> CHALLENGE A: In the piece on Brexit and science, to whom did the Prime Minister send the quoted letter?
> CHALLENGE B: Render this sentence from the piece on Brexit and science in French: "A month on from the EU referendum, we are all getting stuck in to how to make this work."
> CHALLENGE C: Write the next few paragraphs of the piece on Brexit and science, picking up after its final sentence.
=== SOURCE EXCERPT ===
Skip to content

Brexit and science: one month on

28 Jul 2016

CaSE Director Dr Sarah Main welcomes the Prime Minister’s commitment to science research, and outlines priorities for the UK’s negotiations to leave the EU.

A month on from the EU referendum, we are all getting stuck in to how to make this work. We begin to realise that ‘post-Brexit’ doesn’t quite work as a term to refer to the time after the 23rd June 2016, as the reality of several years of political chess stretch ahead of us before ‘Brexit’ happens. And in this shifting period of negotiation, lies our opportunity to help UK science not just survive, but flourish.

When asked ‘what does science want’ in the last few weeks, I have replied that the most important thing is for the new Government to set out its ambition for science and engineering. Does the Prime Minister see science and engineering as central to delivering the growth that she would like to distribute more equitably across society? Does she see the UK’s extraordinary success in science and research as a strength to build on; as essential for our health sector, for our edge as a financial centre, as the UK’s USP? If she does, then the rest will follow. We can set out the policies that will enable science and engineering to thrive – on skills, people, investment. We can work to the best possible solution on regulation, standards, access to markets. But all that will be so much more achievable if the top of Government believes that science is the UK’s trump card.

So it is great news that the Prime Minister, Theresa May, has expressed her commitment to science and research and her priority of providing reassurance to scientists working in the UK and abroad. In a letter to Sir Paul Nurse, the Prime Minister states, “I would like to reassure you about the government’s commitment to ensuring a positive outcome for UK science as we exit the European Union.” I’m sure everyone, like me, will feel relieved and reassured by these words and anxious to put this commitment into action.
=== RECORD EXCERPTS ===
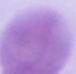
Summary:
  - Magnification: 1000x
  - Identification: erythrocyte
  - Modality: photomicrograph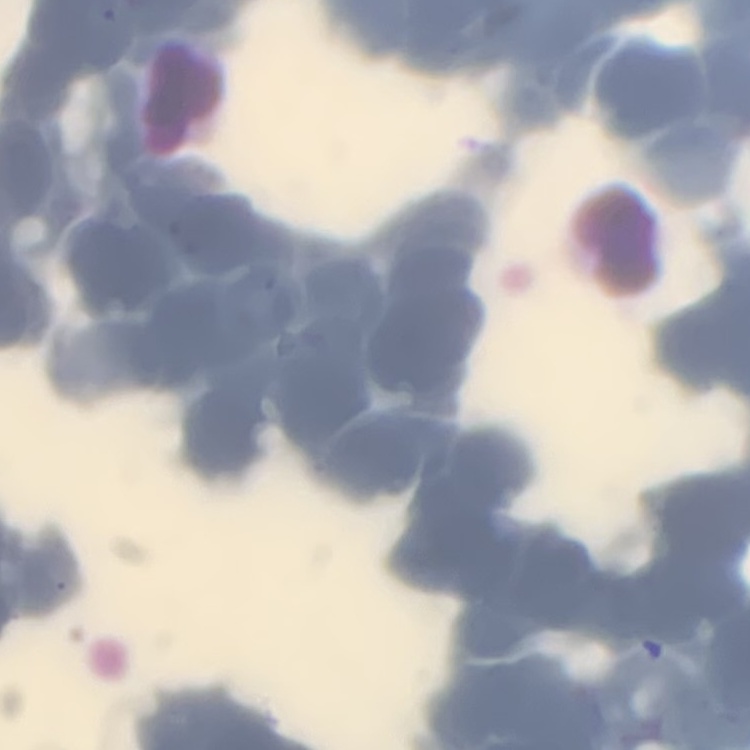
erythrocyte morphology = rouleaux formation
preparation = thin peripheral smear
stain = Field's or Giemsa
image type = one tile cut from a larger photomicrograph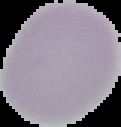

malaria status = uninfected
image size = 121×127 pixels
preparation = thin blood film
image type = segmented cell region with the area outside set to black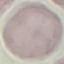
malaria status = uninfected
preparation = thin smear
stain = Giemsa
image type = automatically extracted cell patch, resized to 64 × 64 pixels
capture = smartphone through the microscope eyepiece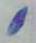

{
  "magnification": "1000x",
  "identification": "Toxoplasma gondii",
  "modality": "micrograph"
}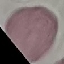
Summary:
  - Result: no malaria parasites seen
  - Capture: smartphone through the microscope eyepiece
  - Preparation: thin blood smear
  - Stain: Giemsa
  - Image type: cell patch, automatically extracted from a larger field of view and resized to 64 × 64 pixels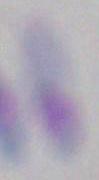
modality = micrograph
magnification = 1000x
identification = Toxoplasma gondii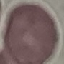

Malaria status: uninfected. Thin blood film. Giemsa stain. Acquired by smartphone through the microscope eyepiece. Automatically extracted cell patch, resized to 64 × 64 pixels.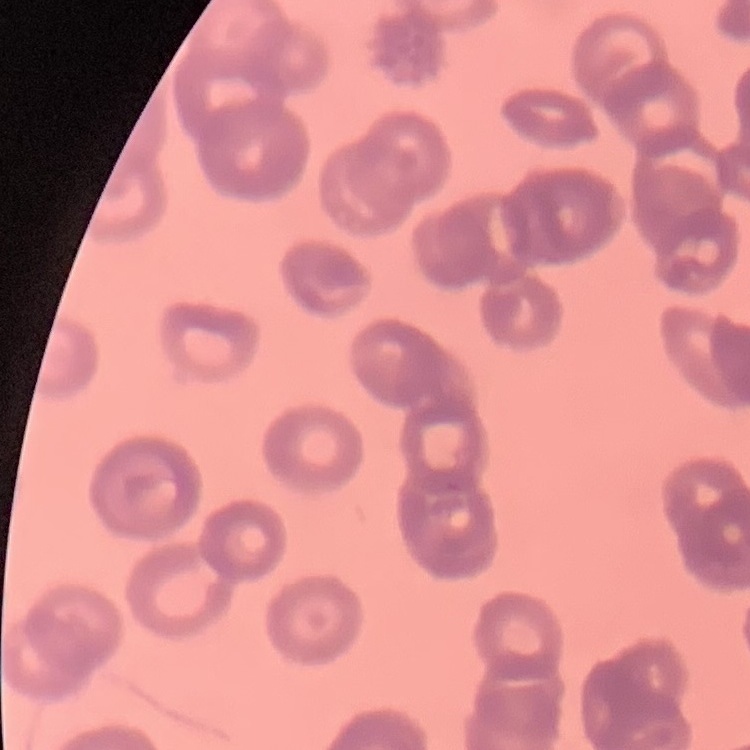
Summary:
  - Red blood cell morphology: rouleaux formation
  - Image type: square crop of a larger photomicrograph
  - Preparation: thin blood smear
  - Stain: Field's or Giemsa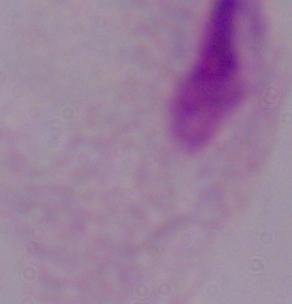
Summary:
  - Modality: photomicrograph
  - Magnification: 1000x
  - Identification: trichomonad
===
> FINAL ANSWER A: Sir Paul Nurse.

> FINAL ANSWER B: Un mois après le référendum sur l'UE, nous nous attelons tous à trouver comment faire fonctionner tout cela.

> FINAL ANSWER C:
So how do we do that? We know that science needs a clear voice to be heard among the many competing interests in the Brexit negotiations and in the new Government’s priorities at home. The day after the referendum, I issued a call for us to gather around some key principles. We now need to work through with the sector a more detailed and quantified set of priorities with concrete evidence to back it up. 

I will use CaSE’s strengths to make our contribution. We are good at bringing people together. We are good at relaying views from across the sector, whether harmonised or nuanced. And we are good at building trusted relationships in the heart of Government.

We will work on two fronts: convening the science and engineering community, distilling its core messages and turning them in to policy proposals; and making a clear case to the Government about the value of science and engineering of itself and as an enabler for the core sectors of the UK economy.

As ever, CaSE will act as a conduit between these two communities – scientific and Parliamentary. With new ministers and new departmental structures in place, we will have to make the case for science from first principles in many quarters. The champions of science in BEIS and Treasury will continue to fight for it, but there are now many more departments where the fate of science can be swayed and where we cannot assume that champions of science are already in place.

The core policies CaSE will focus on for UK science and engineering to flourish in the world will be:

  • investment – both its quantity and the nature of what it is used to fund
  • migration – ensuring the flow of people, skills and ideas
  • regulation – enabling a global approach to challenges by sharing data, work and trade using common standards and regulation
  • access – to opportunities for collaboration, facilities, expertise and markets

We will be looking for the positives and the opportunities. One is the possibility to reach an agreement on the exemption of VAT on sharing of buildings, equipment and facilities for the purposes of R&D. CaSE first raised this in its 2014 briefing on investment. It was highlighted by the Dowling review as an urgent priority for resolution. Treasury told us it was difficult to resolve because it fell under EU regulation. So now, we have the opportunity to make industry, academia and charity collaborations more attractive, easing the path to knowledge exchange, growth to the economy and benefit to society that Government wants.

There is much at stake and we need to work hard to make the case for why the Government’s support for science and engineering will be to the benefit of the society that the Prime Minister intends to serve.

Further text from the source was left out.